Complete the following:
1 – In the article on anesthesiologists and lethal injection, at which hospital does Dr. Orin Guidry work?
2 – Quote the article on anesthesiologists and lethal injection from "Dr. Orin Guidry, president" to "nation’s judicial system.".
3 – Continue the article on anesthesiologists and lethal injection from where it stops.

Reading text:
* * * * * * *

In a potentially significant development in the controversy over lethal-injection executions, the president of the American Society of Anesthesiologists has strongly urged members to “steer clear” of any participation in them.
Dr. Orin Guidry, president of the 40,000-member group, posted a four-page “Message From the President” on the organization’s website (www.asahq.org) Friday saying that anesthesiologists had been “reluctantly thrust into the middle (of a legal controversy),” and it was not their responsibility to solve problems created by the nation’s judicial system.
“Lethal injection was not anesthesiology’s idea,” wrote Guidry, who works at Ochsner Hospital in New Orleans. “American society decided to have capital punishment as part of our legal system and to carry it out with lethal injection. … The legal system has painted itself into this corner and it is not our obligation to get it out.”

* * * * * * *

Information supplied:
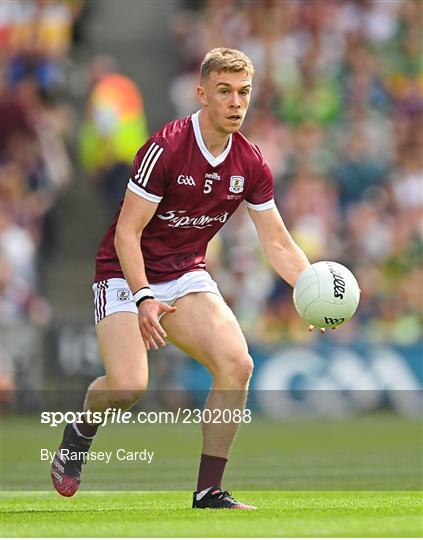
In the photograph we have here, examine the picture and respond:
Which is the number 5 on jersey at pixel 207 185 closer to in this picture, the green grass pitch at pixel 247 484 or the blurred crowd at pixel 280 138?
the green grass pitch at pixel 247 484

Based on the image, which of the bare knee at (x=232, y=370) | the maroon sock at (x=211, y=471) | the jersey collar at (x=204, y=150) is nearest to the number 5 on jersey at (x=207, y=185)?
the jersey collar at (x=204, y=150)

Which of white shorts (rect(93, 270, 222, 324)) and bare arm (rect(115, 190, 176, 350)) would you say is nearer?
bare arm (rect(115, 190, 176, 350))

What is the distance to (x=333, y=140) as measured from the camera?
2209 cm

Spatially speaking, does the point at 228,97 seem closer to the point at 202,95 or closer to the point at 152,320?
the point at 202,95

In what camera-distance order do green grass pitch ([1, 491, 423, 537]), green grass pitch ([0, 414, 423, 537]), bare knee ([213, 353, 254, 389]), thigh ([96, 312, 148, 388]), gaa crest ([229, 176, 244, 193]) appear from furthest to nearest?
gaa crest ([229, 176, 244, 193]), thigh ([96, 312, 148, 388]), bare knee ([213, 353, 254, 389]), green grass pitch ([0, 414, 423, 537]), green grass pitch ([1, 491, 423, 537])

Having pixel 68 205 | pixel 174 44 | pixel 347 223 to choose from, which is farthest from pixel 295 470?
pixel 174 44

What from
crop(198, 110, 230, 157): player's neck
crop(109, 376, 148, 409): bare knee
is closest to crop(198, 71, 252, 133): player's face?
crop(198, 110, 230, 157): player's neck

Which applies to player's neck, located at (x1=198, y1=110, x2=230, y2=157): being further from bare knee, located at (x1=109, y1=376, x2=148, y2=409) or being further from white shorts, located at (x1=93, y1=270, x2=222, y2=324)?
bare knee, located at (x1=109, y1=376, x2=148, y2=409)

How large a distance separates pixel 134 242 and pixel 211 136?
2.84ft

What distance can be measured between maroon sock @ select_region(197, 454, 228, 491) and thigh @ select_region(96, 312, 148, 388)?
656 millimetres

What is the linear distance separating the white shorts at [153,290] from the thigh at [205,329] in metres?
0.05

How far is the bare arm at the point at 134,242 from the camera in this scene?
901 cm

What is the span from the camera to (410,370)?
19.9 m

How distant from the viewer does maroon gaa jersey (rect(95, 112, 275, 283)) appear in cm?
927
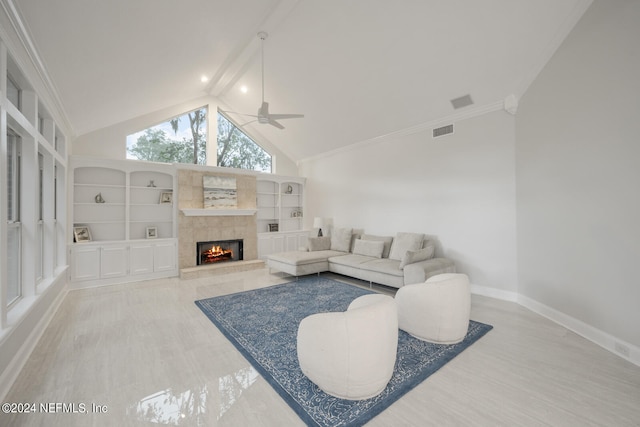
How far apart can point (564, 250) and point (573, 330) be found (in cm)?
92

* * * * * * *

Answers per task:
1 – Ochsner Hospital in New Orleans.

2 –
Dr. Orin Guidry, president of the 40,000-member group, posted a four-page “Message From the President” on the organization’s website (www.asahq.org) Friday saying that anesthesiologists had been “reluctantly thrust into the middle (of a legal controversy),” and it was not their responsibility to solve problems created by the nation’s judicial system.

3 –
In recent months, there has been a flurry of litigation over lethal injections. Lawyers for condemned inmates say that procedures being used in some states might cause unnecessary and excruciating pain in violation of the Eighth Amendment’s prohibition against cruel and unusual punishment.
Guidry, in a phone interview from his home, said he has been following the issue closely since mid-February, when California officials postponed the execution of Michael Morales after being unable to comply with a federal judge’s order to change the state’s lethal-injection procedures.
The physician, 61, said he has never taken a position on the death penalty and emphasized: “I am not now.”